Habit hab·it [hab-it] –noun
1. an acquired behavior pattern regularly followed until it has become almost
involuntary: the habit of looking both ways before crossing the street.
involuntary: the habit of looking both ways before crossing the street.
2. customary practice or use: Daily bathing is an American habit.
3. a particular practice, custom, or usage: the habit of shaking hands.
4. a dominant or regular disposition or tendency; prevailing character or quality: She has a habit of looking at the bright side of things.
Recent occurrences in my life had me face myself in the mirror and really see my reflection. Gathered information from various places had me analyze myself, my circumstances and my goals for the future. I found myself in a hamster wheel, running in circles and just like the friendly mouse Pinky from Pinky and the Brain, I thought I was finally getting somewhere. I guess we all know, the distance travelled on a treadmill can be electronically measured, but do we actually get anywhere?
I was faced with a decision. I needed my life to change. I was not meant to stay in this situation forever and everything I did was keeping me in the same spot I had been in for years. I had to stop pointing my fingers at the world and I had to look into myself to make changes in my thoughts and actions. I discovered that I was protecting myself, but not in a healthy way. My growth was minimal because I was too busy asking questions instead of looking for answers, and when I was given answers that I didn't like I pretended not to hear.
The saying ignorance is bliss is devastatingly wrong, for a fool can only lead the blind. I not only wanted answers, I wanted the truth. Yet I was not receiving every message that was being sent my way. I needed something powerful to hit me in the face and push me in the right direction. I was willing to do the work, but I didn't know where to start or what part to start on. I had no idea what was wrong with me, I thought I was well on my way. However, when the same thing happens to you over and over again, no matter which direction you go, you can only assume that everyone and everything else is not the problem, I'm the problem. But what could my problem possibly be?
I knew I had trust issues. I knew I had been through a rough life. I know my past is not the most honorable past, but I had moved on and let that side of me go... or did I?
Regardless as to what I knew I was or was not, I couldn't pin point the problem. It took going through one last painful experience to get a grasp of my reality. I was living in the past. Everything I did was compared to the past and as I sat back and watched everything unfold before my eyes as I predicted (not realizing I had set it up that way) I would wait for the end result and say I told you so to those close to me. Each new opportunity to create a new future was hampered by my subconscious need to protect myself by reliving my past in an unhealthy manner. This past conflict between the old me and the part of me fighting to become the new me led me to discover where the problem was and where it had been for so long.

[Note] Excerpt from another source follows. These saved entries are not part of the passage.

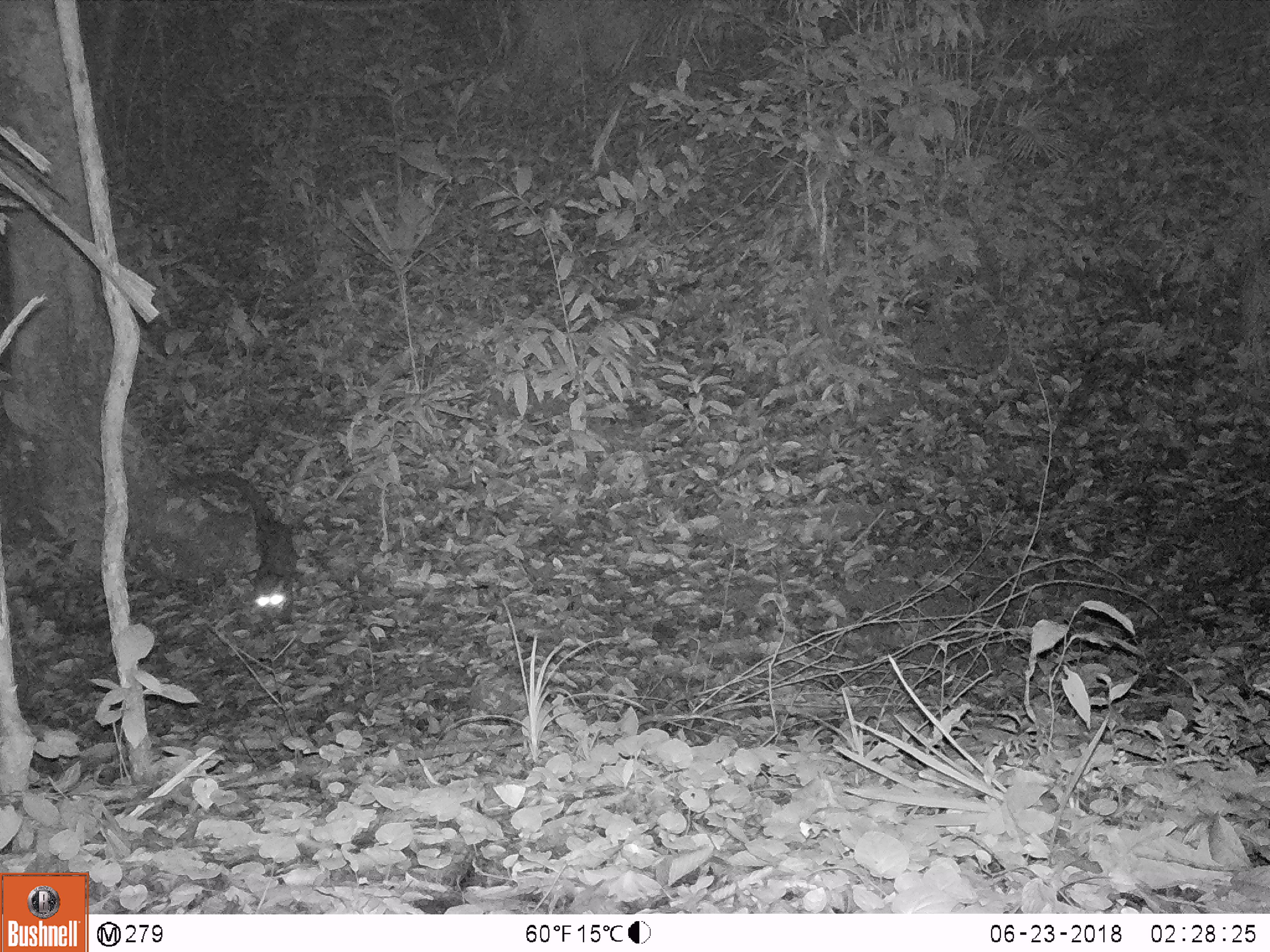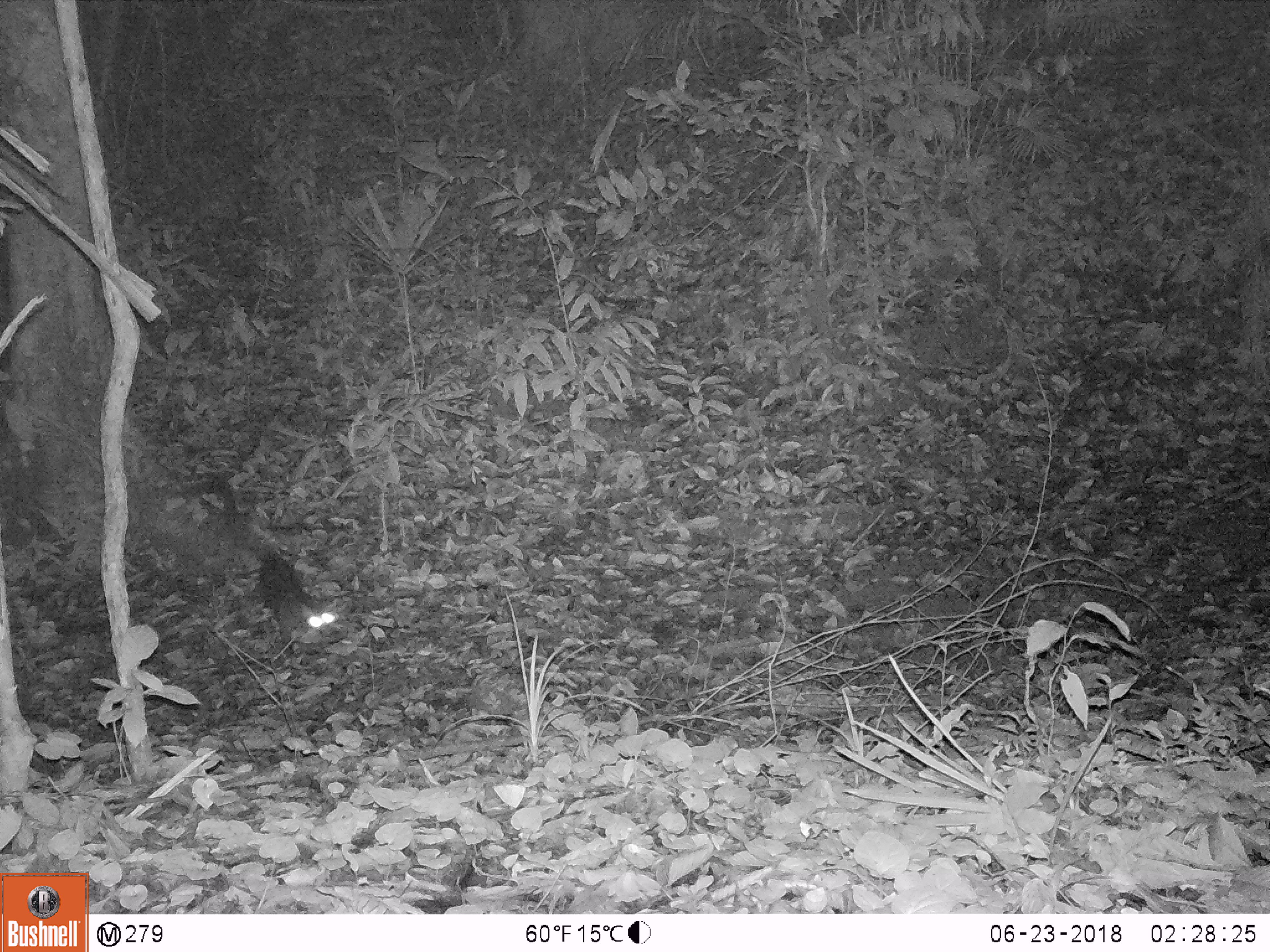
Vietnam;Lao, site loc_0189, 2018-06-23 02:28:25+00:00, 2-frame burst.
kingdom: Animalia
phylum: Chordata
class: Mammalia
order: Carnivora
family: Viverridae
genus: Paradoxurus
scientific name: Paradoxurus hermaphroditus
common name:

I was a creature of habit. I thought I could hold grudges and sweep things under the rug and still be able to move forward with my life. I had forgotten to forgive and chose to forget, so I was obliquely reliving the circumstances in order to remind myself that I needed closure. When there is a lesson that you need to learn and you don't learn it, you find that you go through the same situations over and over again until you can get the teachings you are supposed to be receiving. It took me ten years to get the transmissions; I needed to forgive those that wronged me and I needed to take it a step further and forgive myself. Unfortunately, I had grown accustom to living my life and responding to scenarios according to how I had always done it. I was a glutton for punishment because instead of changing the things that didn't work, I had become habitual with my behaviors. It was natural for me to respond in the manner of which I did to each episode of my life.
I found myself grappling with my responsibilities. I knew what I had to do, but how do I do it? Change is not easy, especially with parts of your person who don't require thoughts for response. I had gone through the list of people in my past I felt I needed to truly forgive and let go of pieces of my life that made me who I am today, but I also had to prevent myself from reacting to a wide variety of circumstances that resembled my past to truly move on.
Like an addict, I have subjected myself to recovery. My body is physically withstanding and rejecting the treatment. My mind tries to convince me that one last time will prove that I don't need to change. My heart reassures me that this is a natural process and in order to heal, to really heal, I have got to get through this, one step at a time. From the beginning to the end, I have to retrain everything about who I had become to improve. There is no easy road or short cut and the path is painful. I have to go straight in, straight through in order to come out straight.
This is my life and I have to take claim of it. I have to ensure I get to where I am meant to go. I have to strive for cultivation instead of stagnation. The true predictor of whether or not my internal changes have worked is time. With each days that pass and every opportunity to respond to similar events in life I get to practice being the person I desire to be. I take the time needed to process information before speaking. I stop, I look, and I listen. It is in my obedience that I find a result that alters my perception and offers alternatives I had never known. It is those new results I discover positive reinforcements encouraging me to persist.